Did you know that 90% of the world’s stored data has been created just in the last two years? Neither did I… and it’s the most staggering statistic I’ve heard in a very long time.

Apparently we’re creating 2.5 quintillion bytes of data every day (that’s 2.5 followed by more zeros than I can keep in my head at one time). This data comes from all around us – posts to social media sites, digital pictures and videos, purchase transaction records, mobile GPS signals, and the like.

These classes of data have of course hit the headlines in a big way recently, courtesy of Edward Snowden’s revelations about US and UK government snooping, but even before that furore, it’s been hard to miss the buzz over what IT consultants far and wide refer to as ‘big data’. It’s also been something of an obsession for the insurance industry of late.

Insurers, like many other businesses, are amassing huge amounts of digital information and are busy working out how they can use it to improve the way they do things. Specifically, using their own databases in conjunction with information available from other organisations – both private and public sector – to develop more accurate ways of rating risk and combating fraudulent activity.

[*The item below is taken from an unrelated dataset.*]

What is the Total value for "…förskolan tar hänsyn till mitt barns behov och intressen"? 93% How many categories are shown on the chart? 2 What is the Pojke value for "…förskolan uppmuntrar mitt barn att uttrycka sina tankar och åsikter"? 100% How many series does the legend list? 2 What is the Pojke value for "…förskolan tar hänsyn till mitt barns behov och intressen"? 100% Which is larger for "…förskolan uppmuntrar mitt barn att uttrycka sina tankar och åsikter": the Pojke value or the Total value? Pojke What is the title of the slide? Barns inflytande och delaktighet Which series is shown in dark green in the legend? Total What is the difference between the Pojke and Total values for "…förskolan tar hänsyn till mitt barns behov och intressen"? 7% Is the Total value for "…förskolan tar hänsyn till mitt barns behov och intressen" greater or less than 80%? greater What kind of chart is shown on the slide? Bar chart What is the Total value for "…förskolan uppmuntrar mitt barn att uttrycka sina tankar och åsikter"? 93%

Third-party-sourced digital data has become more important to insurers for pricing risk as the use of certain traditional underwriting factors has now been limited by legislation such as the EU Gender Directive. Then of course, there’s the introduction of the Consumer Insurance Act, which has shifted the onus to insurers and intermediaries to ask the right questions in order to establish the true risk the customer presents and verify that information provided is correct.

Tapping into data sources such as the electoral register and credit checking agencies should have a positive impact on an insurer’s ability to price risks overall, and verifying customer details at the point of quote using data enrichment should lead to consistently better selection against high risk clients. This is all well and good for the insurer profitability, but what will it mean for intermediaries on the ground?

For intermediaries, real-time ratings should give access to products that help them compete with the direct players on personal lines insurance such as household. It could however be a double edged sword.

It is certainly possible that insurers will place more importance on intermediaries checking information against data in order to present their insurance partners with better and more accurately represented risks. However you can rest assured that quotation systems such as the Source will be working to ensure that such activities are as quick and easy for the broker as possible.

So while this trend certainly could lead to a greater burden being placed on intermediaries, we would expect that to be outweighed by benefits such as improved customer retention due to more accurate risk pricing and fewer instances of having to go back to the customer with referral questions or to advise that there is anomaly and an additional premium is due.

Big data is a subject that no intermediary can afford to ignore, but neither do they need to worry about it as long as technology providers like the Source are embracing the challenge of making it work in your favour.